The steps proposed Thursday include outlawing some of the most commonly used tax avoidance schemes; sharing tax-related information on multinationals among member states; and compiling a blacklist of non-EU countries that refuse to cooperate in the tax clampdown.
The EU-wide blacklist would replace a patchwork of existing national approaches, creating common standards and giving the bloc greater clout when dealing with tax havens, the commission argued.
The proposal, which will need the approval of EU governments and lawmakers to become law, would also bring the bloc in line with common guidelines agreed by the Organization for Economic Co-operation and Development (OECD) last year.
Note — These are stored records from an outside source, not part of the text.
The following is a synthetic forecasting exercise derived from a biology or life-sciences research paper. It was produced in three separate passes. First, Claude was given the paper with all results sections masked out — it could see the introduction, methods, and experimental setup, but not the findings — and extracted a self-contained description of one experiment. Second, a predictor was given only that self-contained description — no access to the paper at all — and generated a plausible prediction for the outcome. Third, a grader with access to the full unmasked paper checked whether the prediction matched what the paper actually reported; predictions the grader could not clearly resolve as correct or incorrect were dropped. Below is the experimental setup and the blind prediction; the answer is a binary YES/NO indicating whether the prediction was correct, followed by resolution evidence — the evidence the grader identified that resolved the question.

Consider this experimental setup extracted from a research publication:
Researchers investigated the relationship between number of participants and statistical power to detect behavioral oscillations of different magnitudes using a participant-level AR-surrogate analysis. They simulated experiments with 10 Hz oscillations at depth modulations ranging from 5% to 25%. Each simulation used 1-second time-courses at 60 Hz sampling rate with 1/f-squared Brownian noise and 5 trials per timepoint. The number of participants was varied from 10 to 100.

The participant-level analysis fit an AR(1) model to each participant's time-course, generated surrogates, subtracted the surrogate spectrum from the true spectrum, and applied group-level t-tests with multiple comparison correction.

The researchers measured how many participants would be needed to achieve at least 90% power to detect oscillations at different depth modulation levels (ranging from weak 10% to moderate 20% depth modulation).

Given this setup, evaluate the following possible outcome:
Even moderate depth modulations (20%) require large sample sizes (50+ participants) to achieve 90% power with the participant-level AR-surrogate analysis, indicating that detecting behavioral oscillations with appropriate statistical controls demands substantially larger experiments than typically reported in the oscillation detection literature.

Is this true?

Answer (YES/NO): NO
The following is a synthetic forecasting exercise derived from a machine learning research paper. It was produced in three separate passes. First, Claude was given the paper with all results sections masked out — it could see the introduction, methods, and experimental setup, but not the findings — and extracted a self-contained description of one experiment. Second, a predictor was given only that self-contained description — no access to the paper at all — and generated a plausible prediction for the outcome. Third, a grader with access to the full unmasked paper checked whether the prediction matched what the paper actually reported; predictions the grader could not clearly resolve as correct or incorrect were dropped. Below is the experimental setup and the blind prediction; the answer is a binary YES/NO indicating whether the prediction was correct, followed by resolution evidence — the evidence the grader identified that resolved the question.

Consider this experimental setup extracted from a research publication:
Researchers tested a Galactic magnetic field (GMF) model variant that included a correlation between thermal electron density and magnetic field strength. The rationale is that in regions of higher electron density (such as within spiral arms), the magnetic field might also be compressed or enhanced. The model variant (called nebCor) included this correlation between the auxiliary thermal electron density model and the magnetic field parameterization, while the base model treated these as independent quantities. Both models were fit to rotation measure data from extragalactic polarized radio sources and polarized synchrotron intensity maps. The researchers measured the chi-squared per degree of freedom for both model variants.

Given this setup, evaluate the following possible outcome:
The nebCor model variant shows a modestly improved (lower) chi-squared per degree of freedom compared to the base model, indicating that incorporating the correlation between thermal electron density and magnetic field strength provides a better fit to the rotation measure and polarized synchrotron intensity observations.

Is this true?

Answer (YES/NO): NO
But industry association BusinessEurope warned that firms in Europe could be at a disadvantage if other countries do not take similar steps.
"The EU must not act as lone front-runner in implementing the OECD ... agreement, and must not undermine the competitiveness of EU industry or damage the EU's attractiveness as an investment location," said Markus Beyrer.
The influential Federation of Germany Industry (BDI) also urged caution, with its managing director Markus Kerber warning that the package of measures "poses a danger for the German economy," in comments to the Handelsblatt newspaper.
"It could lead to double taxation at the cost of companies, or to disagreements between EU states on where a company has to pay its taxes," he added.
But the centre-right European People's Party (EPP), the largest group in the European Parliament, welcomed the proposals as a "moment of truth."
"States which oppose these rules want to base their economies on taking bread out of the mouths of others", said EU lawmaker Burkhard Balz of the EPP.
The commission is also investigating several member states for tax arrangements granted to multinationals including US technology giant Apple, online retailer Amazon and fast food giant McDonalds.
Luxembourg and the Netherlands have been ordered to recoup unpaid taxes from the financing arm of Italian carmaker Fiat and US coffee retailer Starbucks respectively.